The view from Washington

— The U.S. Postal Service must prioritize election mail and immediately reverse changes that resulted in widespread delays in California and several other states, a federal judge ruled Monday.

— On the healthcare beat, Noam Levey reports that U.S. employers are increasingly open to a bigger government role in healthcare, including regulating prices and expanding Medicare to more working Americans.

— The Trump administration is strengthening U.S. military and diplomatic ties with Greece.

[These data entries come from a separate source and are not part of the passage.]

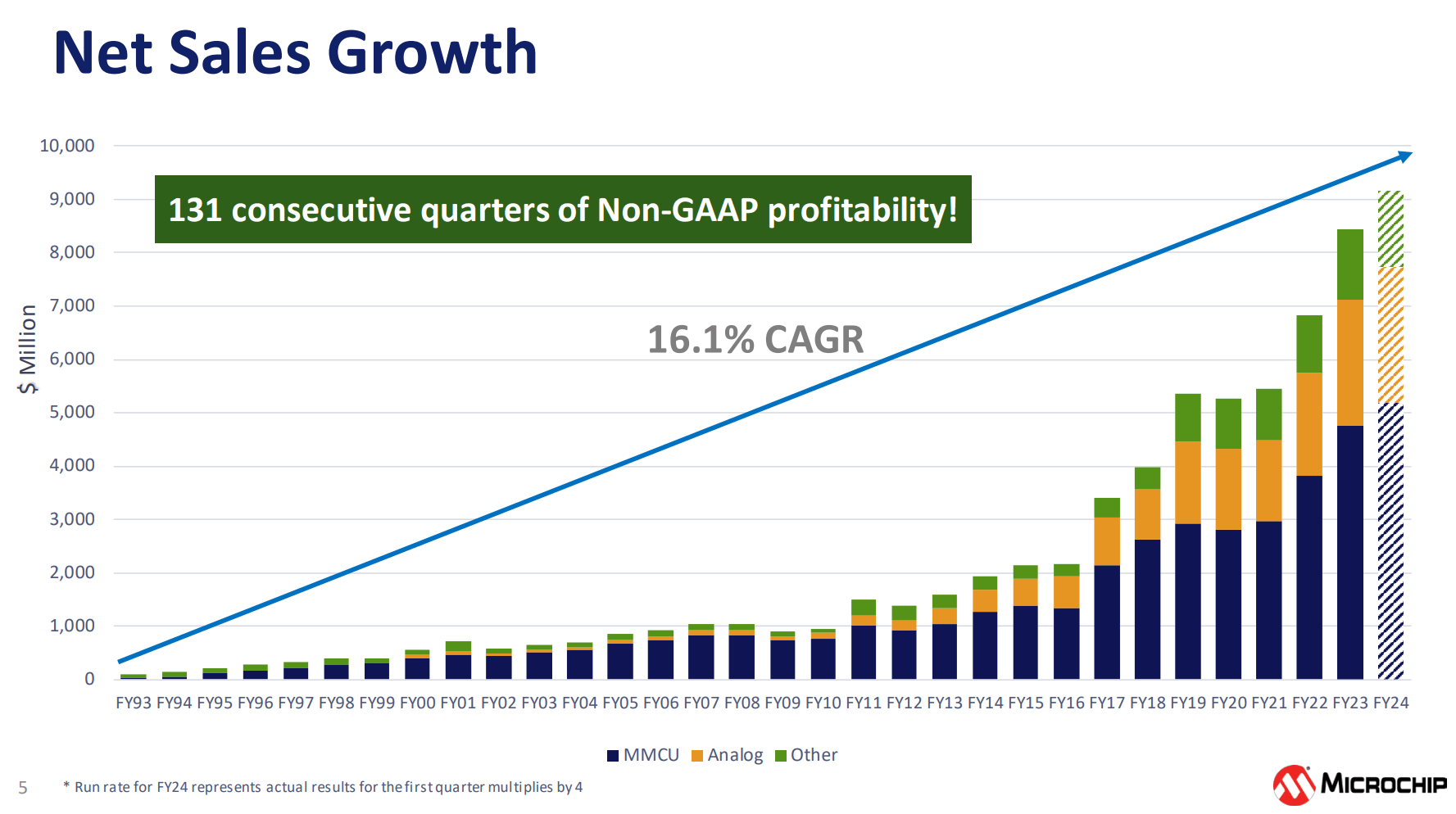 Net Sales Growth

131 consecutive quarters of Non-GAAP profitability!

16.1% CAGR

$ Million

10,000
9,000
8,000
7,000
6,000
5,000
4,000
3,000
2,000
1,000
0

FY93 FY94 FY95 FY96 FY97 FY98 FY99 FY00 FY01 FY02 FY03 FY04 FY05 FY06 FY07 FY08 FY09 FY10 FY11 FY12 FY13 FY14 FY15 FY16 FY17 FY18 FY19 FY20 FY21 FY22 FY23 FY24

MMCU Analog Other

5

* Run rate for FY24 represents actual results for the first quarter multiplies by 4

MICROCHIP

Tracy Wilkinson writes that it’s an unsubtle warning to Turkey, which is taking on what U.S. officials see as a more combative role in the eastern Mediterranean and Middle East.

What’s happening in California

— Detainees at California’s for-profit ICE detention centers will soon be able to sue over abuse and harm after Gov. Gavin Newsom signed a bill backed by immigrant-rights advocates, writes Times immigration reporter Andrea Castillo.

— A new poll from UC Berkeley finds Newsom’s response to the pandemic has put him in the good graces of California voters, with an approval rating among the highest of any governor in the last 50 years at the same point in office. But he’s also facing intense dissatisfaction over his handling of homelessness and housing costs, Phil Willon writes.

— Newsom vetoed a bill that would have authorized California to give low-income immigrants $600 to buy groceries. He said he could not sign it because of its “significant General Fund impact.”